The Rev. Jack Woodard leads Good Friday worshippers through the neighborhood of St. Stephen's and the Incarnation Church in 1982, stopping at various points to meditate upon the passion of Jesus and reflection upon the hardships of various members of the community. George H. “Jack” Woodard, an Episcopal priest and community activist who was rector of St. Stephen and the Incarnation Episcopal Church in the District from 1979 to 1985, died March 16 at home in Springfield. He was 86. (Gerald Martineau/The Washington Post)

George H. “Jack” Woodard, an Episcopal priest and community activist who was rector of St. Stephen and the Incarnation Episcopal Church in the District from 1979 to 1985, died March 16 at home in Springfield. He was 86.

He died of respiratory failure and neurological complications, his daughter Cheryl Woodard said.

St. Stephen and the Incarnation is located at 16th and Newton streets NW, and Rev. Woodard’s ministry was known for such public demonstrations as his annual Stations of the Cross procession on Good Friday through the neighborhood denouncing the presence of drug dealers.

“When we permit heroin to be sold, we are crucifying Jesus,” he said.

At the church, Rev. Woodard also helped launch the Samaritan Ministry, an ecumenical social welfare program that continues to serve the city’s poor and homeless; the Washington Free Clinic, which provided medical care and attention for nearly 40 years; and a program offering showers to homeless men.

In 1985, he resigned as rector in a dispute with lay leaders over the degree of lay authority in church management.

Later he was rector of Meade Memorial Episcopal Church in Alexandria, a historically African American congregation, where he helped create a shelter for the homeless and was instrumental in the construction of a larger church building. He retired in 1991.

George Henry Woodard was born Aug. 16, 1926, in Tampa and grew up in Houston. At 19, he graduated from the University of Texas in 1946.

With a degree in mechanical engineering, he designed electrical power plants in Texas for the next 13 years. In 1959, after attending an Episcopal retreat for young businessmen, he decided to enter the ministry.

He graduated from the Episcopal Theological Seminary of the Southwest in Austin, and he was ordained in 1962.

His first church, All Saints, was in the poorest section of Houston — an assignment he had requested. He was assigned in 1964 to work for the executive council of the national Episcopal Church in New York, specializing in expanding the church’s ministry to the poor, dispossessed and minorities.

After having served as pastor of a church in the Dominican Republic, he came to St. Stephen and the Incarnation, succeeding the Rev. William A. Wendt, a prominent community activist who had resigned to pursue a ministry to the terminally ill.

As Wendt’s successor, Rev. Woodard continued to lead his flock along the spiritual path of social activism. At the church, on the edge of what was then a high-crime area, he took precautionary measures. The 6-foot-6 rector kept a police stick in his desk drawer and said he would call the authorities in cases of crime or violence.

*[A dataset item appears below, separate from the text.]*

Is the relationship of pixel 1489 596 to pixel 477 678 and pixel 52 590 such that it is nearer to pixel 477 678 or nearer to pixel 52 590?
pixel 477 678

“St. Stephen’s is here to help anyone who comes in peace,” he once said. ”We love people, but we are not pigeons.”

His first marriage, to Judy Gaston, ended in divorce. In 1970, he married Lucila George.

Besides his wife, of Springfield, survivors include four children from his first marriage, Iris Woodard of Springfield, George Woodard of Old Westbury, N.Y., Cheryl Woodard of Little Rock and Sarah Woodard of Albany, Calif.; nine grandchildren; and four great-grandchildren.

In retirement, Rev. Woodard continued to participate in church-related activities, including organizing and leading pilgrimages to Jerusalem, where he liked to say that he was “walking on the same stones that Jesus walked on.”